Much of the criticism heaped on reverse mortgages is focused on the idea that proceeds tend to be used for inappropriate purposes, such as paying credit card debt, vacations, and other “luxuries.” But what if proceeds were used for “legitimate” needs, such as long-term care and other age-related necessities. Would there still be reason to object?

This was the topic of a provocative piece I read by Howard Gleckman, Senior Research Associate at the Urban Institute, entitled “Public Reverse Mortgages and Long-Term Care: Can They Work Together?” Gleckman argues that private reverse mortgages are flawed because the are expensive, complex, and give borrowers too much discretion in how proceeds are spent, putting them at risk for future financial peril. The solution, he concludes, is to initiate a public reverse mortgage program, whereby the costs of long-term care would be advanced to the elderly, at low interest rates and with their homes as collateral. Presumably, this program would be inexpensive and transparent, as well as serve an important social function.

Whether you agree with the idea of the government entering the “business” of reverse mortgages, you can’t help but see the rationale behind Gleckman’s analysis. I, myself, have argued that reverse mortgages seem to be inappropriate for a substantial portion of the borrowers that ultimately obtain them, many of whom have better options and/or no real need for the money they provide. It still bothers me that reverse mortgages are inherently expensive, but if the proceeds are used for non-frivolous purposes, my objections would basically fade away.
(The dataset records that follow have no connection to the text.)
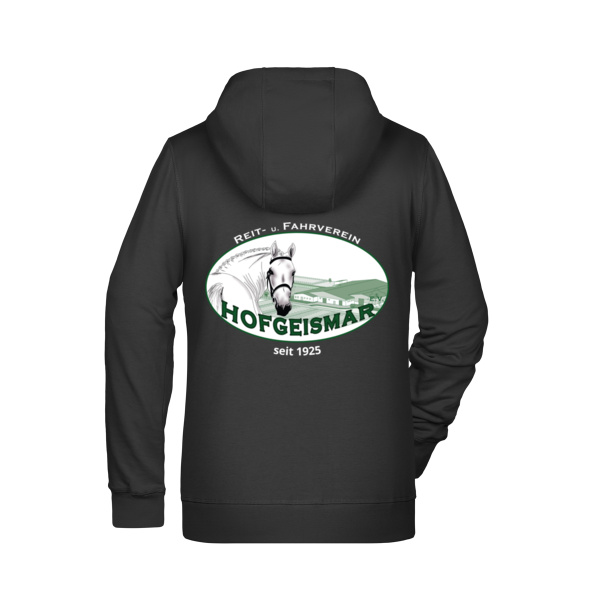 Rückendruck - Ladies' Zip Hoody Miniaturansicht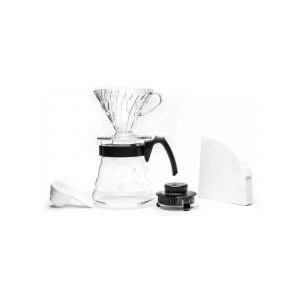 Pour-Over Coffee Dripper Set – Reusable Filter with Stand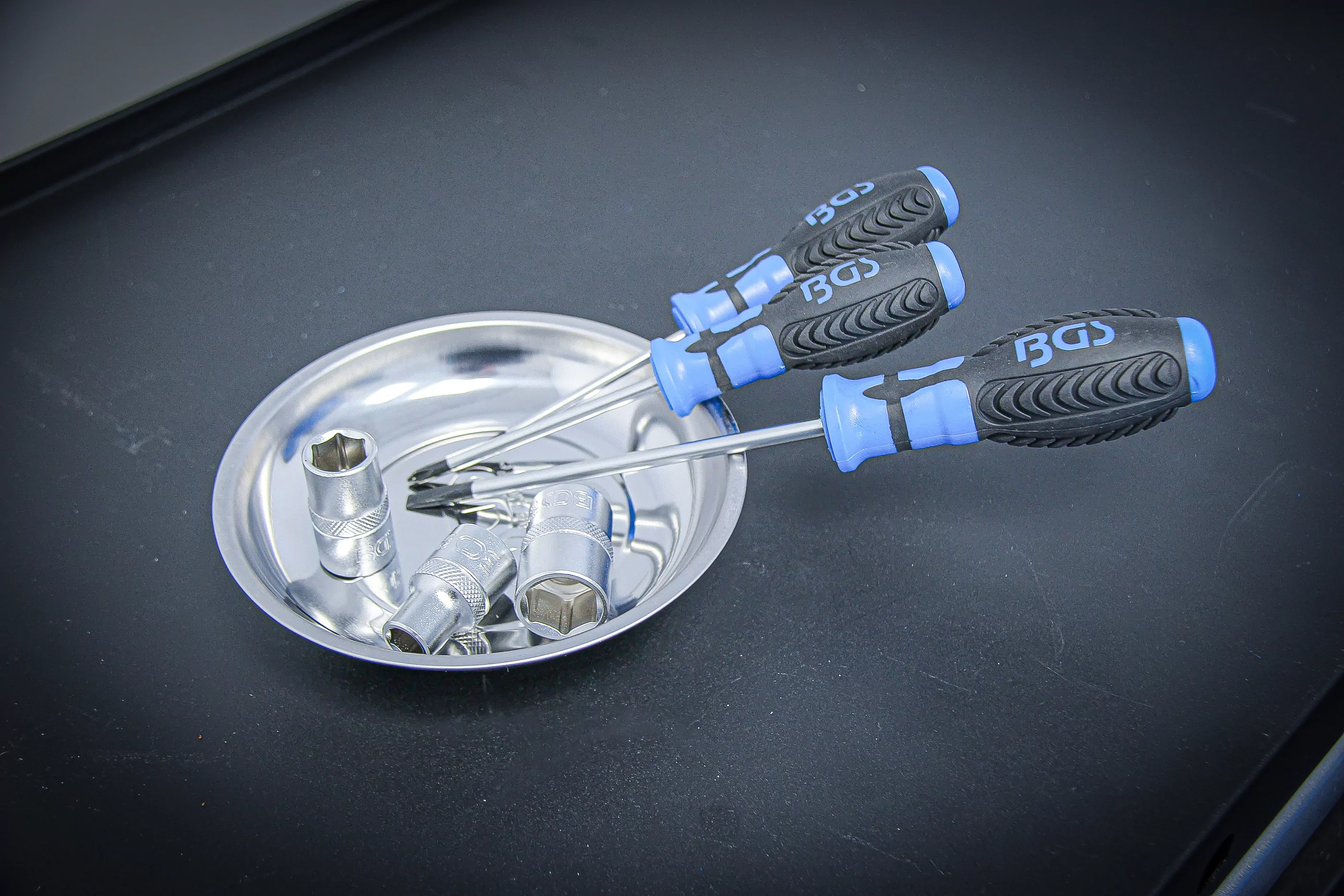 Magnet-Haftschale | Edelstahl | Ø 150 mm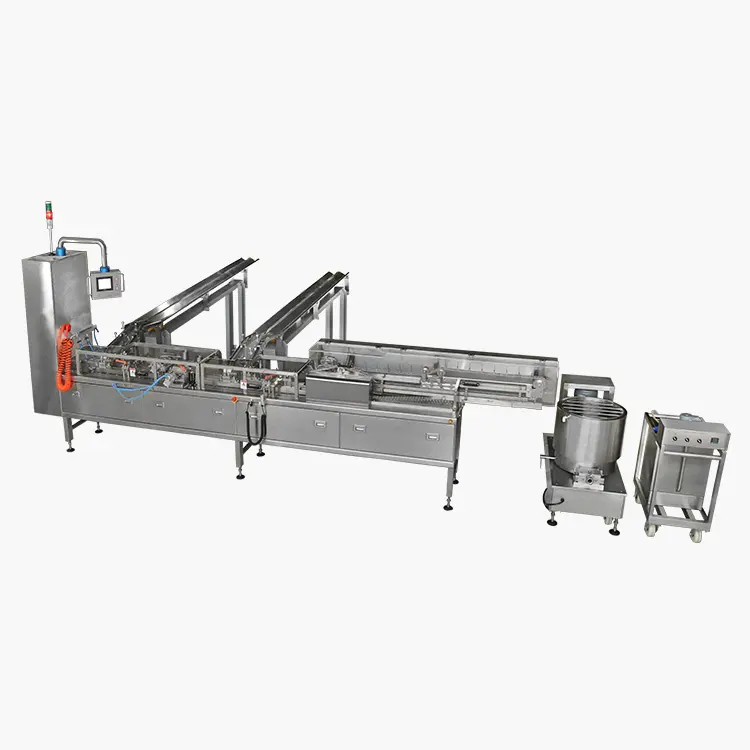 Golden Bake top quality industrial biscuit making machine manufacturers for ritz biscuit production 2
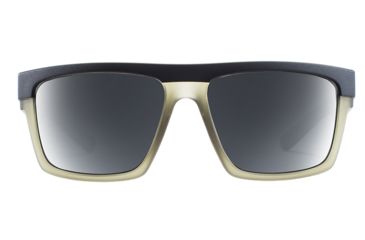 Image of Native Eyewear El Jefe, Matte Black / Olive Frame, Gray Lens, 191 925 523
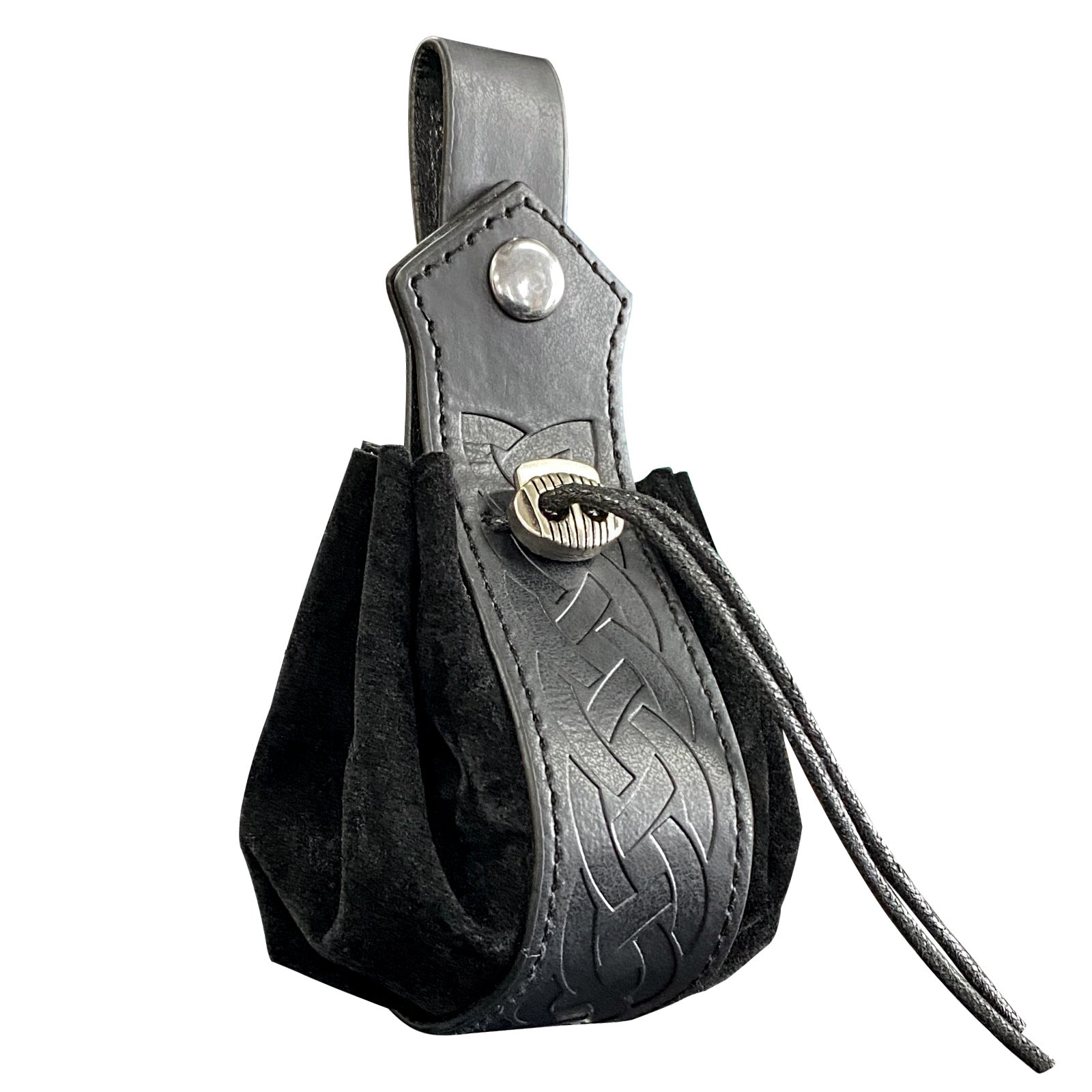 [vendor] Viking Style Medieval Bag Sling Coin Purse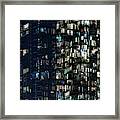 Mirage - An Ode To Urban Life. Framed Print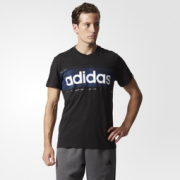 adidas 阿迪达斯 GFX TEE LNR CD1088 男子短袖T  低至62元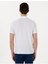 Beyaz Slim Fit Tişört 5
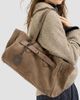 Brunello Cucinelli Women's Explorer Shoulder Bag in Suede - 2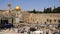 Western Wall in Jerusalem Jewish sacred place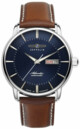 Montre automatique Zeppelin Atlantic affichage de date pour homme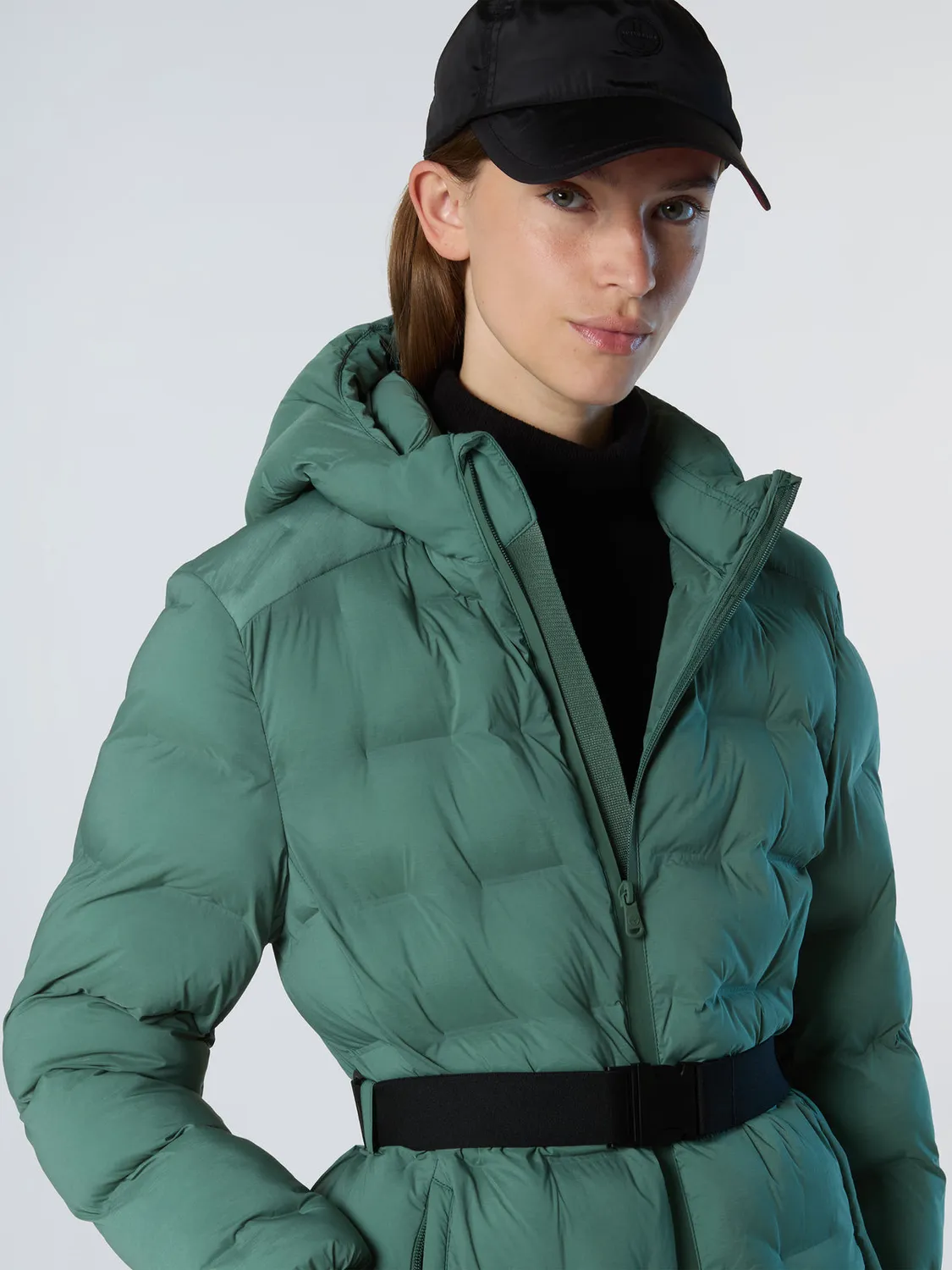 North Sails Bowline veste matelassée capuche femme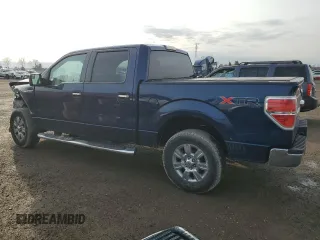 2012 Ford F-150 XL with VIN 1FTFW1EF3CFA78589, listed as a Copart auction lot 51981075 with 247,062 mi miles and Salvage Title. Bid and sale history available at carsss.com. Image 2.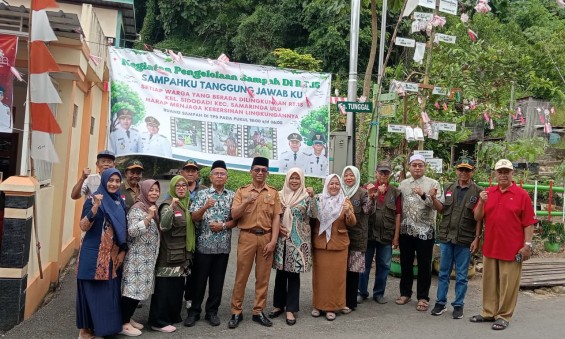 Penilaian Kampung Bersih Tingkat Kota RT. 15 Kelurahan Sidodadi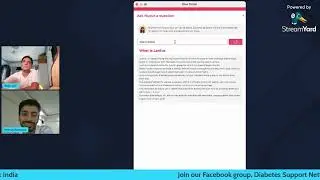 Carb Counting with AI & the Blue Circle Diabetes App | #BlueCircleWorkshops | FB Live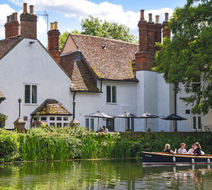 The Kingfisher Exterior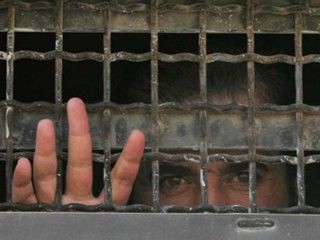 Palestino preso
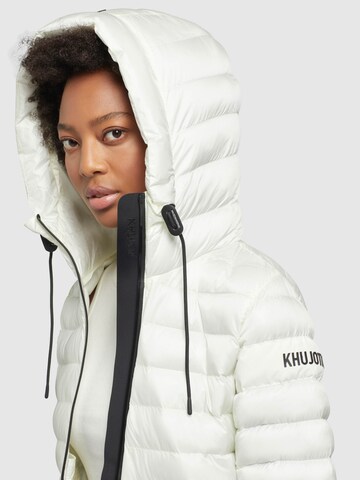 khujo Between-Season Jacket 'Lovina' in White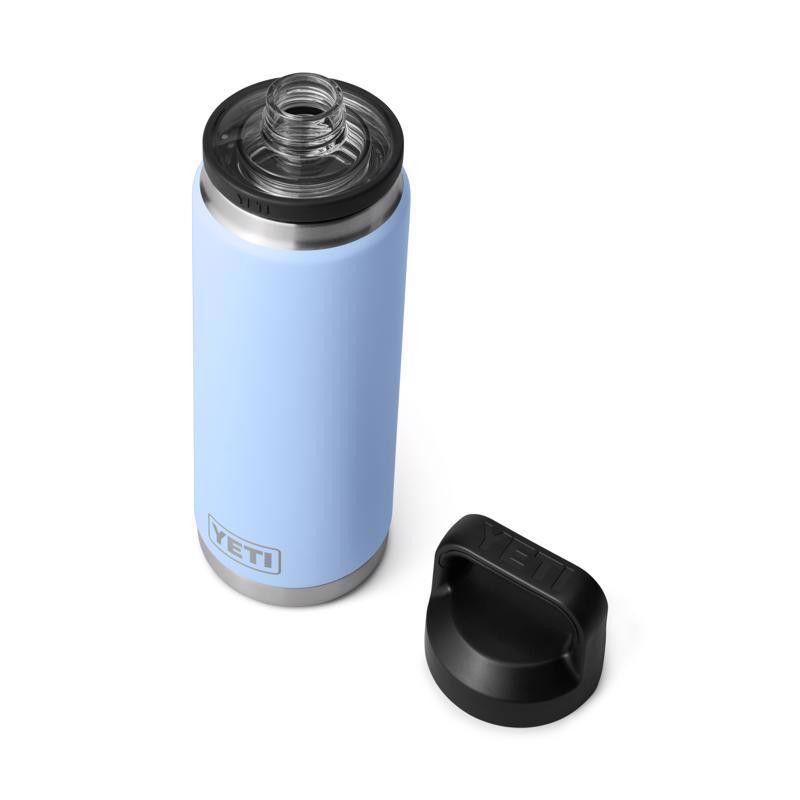 YETI Rambler 26 oz Big Sky Blue BPA Free Bottle with Chug Cap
As for what constitutes a non-frivolous expense, that is open to debate. Gleckman suggests that, “You could use the money to make your home wheelchair accessible, or pay for a special van, or even for adult day care or that home health aide.” He adds that, “You’d have far more flexibility than with regular Medicaid. In return for this upfront cash, your heirs would repay the state with modest interest after you die, usually by selling your house. The state wins by saving the cost of caring for you in a nursing home.” For those that want to remain in their homes for as long as possible, this represents an excellent compromise, regardless of whether the lender is public or private.

In fact, this is arguably why reverse mortgages were initially conceived – not to help baby boomers live affluently even in retirement, but rather to fund the cost of certain unavoidable medical and other expenses that are associated with getting old. As Gleckman bemoans, “At the same time, a troubling number of users are relatively young borrowers who are tapping reverse mortgages to pay off credit cards or fund vacations. The perverse result: They will have even less home equity available when they really need it to pay for long-term care.”